Dalam tulisannya di Kompas (1 Mei 1986), Ignas Kleden menyatakan bahwa novel trilogi karya Ahmad Tohari lebih bermakna simbolik daripada hanya sekadar kisah novel. Trilogi tersebut adalah sebuah esai politik yang panjang dan menyentuh hati. Tohari dianggap benar-benar mengikuti setiap perkembangan sosial budaya dan politik dengan penuh perhatian kendati tinggal di daerah pedesaan. Keunggulan lainnya ialah bahwa Ahmad Tohari berhasil menghindarkan diri dari menulis pamflet meskipun ia seorang jurnalis dan tidak jatuh ke arah lanturan. Ignas Kleden menempatkan Ahmad Tohari sejajar dengan Mangunwijaya, Iwan Simatupang, ataupun Pramoedya Ananta Toer. Karya Ahmad Tohari ibarat setangkai bunga melati yang mekar pada pagi hari dan menyemerbakkan seisi rumah. Oleh sebab itu, triloginya lebih tepat disebut prosa liris daripada murni prosa. Sayangnya, karya tersebut berlangsung tanpa humor sama sekali. Hal tersebut menunjukkan betapa prihatinnya penulis melihat perjalanan negeri ini sejak kemerdekaan, terlebih setelah peristiwa G-30-S/PKI. Meskipun demikian, karya tersebut kaya dengan ungkapan indah dan kreatif yang memukau.

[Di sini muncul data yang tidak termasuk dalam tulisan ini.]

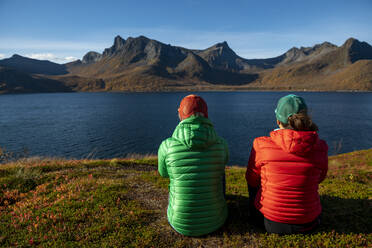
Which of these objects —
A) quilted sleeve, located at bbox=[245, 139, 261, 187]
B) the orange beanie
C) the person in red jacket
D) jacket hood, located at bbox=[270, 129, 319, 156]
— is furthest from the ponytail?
the orange beanie

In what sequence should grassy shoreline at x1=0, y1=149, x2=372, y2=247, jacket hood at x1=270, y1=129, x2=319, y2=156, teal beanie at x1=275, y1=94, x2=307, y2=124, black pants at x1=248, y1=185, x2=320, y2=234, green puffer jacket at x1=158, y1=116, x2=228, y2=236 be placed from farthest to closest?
grassy shoreline at x1=0, y1=149, x2=372, y2=247 < black pants at x1=248, y1=185, x2=320, y2=234 < green puffer jacket at x1=158, y1=116, x2=228, y2=236 < teal beanie at x1=275, y1=94, x2=307, y2=124 < jacket hood at x1=270, y1=129, x2=319, y2=156

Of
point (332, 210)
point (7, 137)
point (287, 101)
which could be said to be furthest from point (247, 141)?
point (7, 137)

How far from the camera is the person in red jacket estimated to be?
4.04m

Zaim Uchrowi berpendapat (Tempo, 30 November 1985) bahwa penulis Lintang Kemukus Dini Hari patut mendapat nilai khusus karena mampu menuliskan suasana hati tokoh-tokohnya dan berhasil menggambarkan suasana hijau desa (yang kini makin mendekati dongeng) yang mengusik nostalgia kaum urbanis. Pelukisan alam pedesaan adalah letak kekuatan karya-karya Ahmad Tohari yang memiliki kesadaran dan wawasan alam. Sementara menurut Nurmimi TV dalam Yudha Minggu (3 Oktober 1985), Lintang Kemukus Dini Hari merupakan sebuah drama kehidupan yang berliku dan berakhir karena sebuah masalah yang belum sempat dimengerti oleh tokoh utamanya, Srintil. Sementara itu, Dukuh Paruk tenggelam dalam berbagai gejolak tanpa ada orang tua yang dapat mengerti dan mencarikan jalan keluarnya.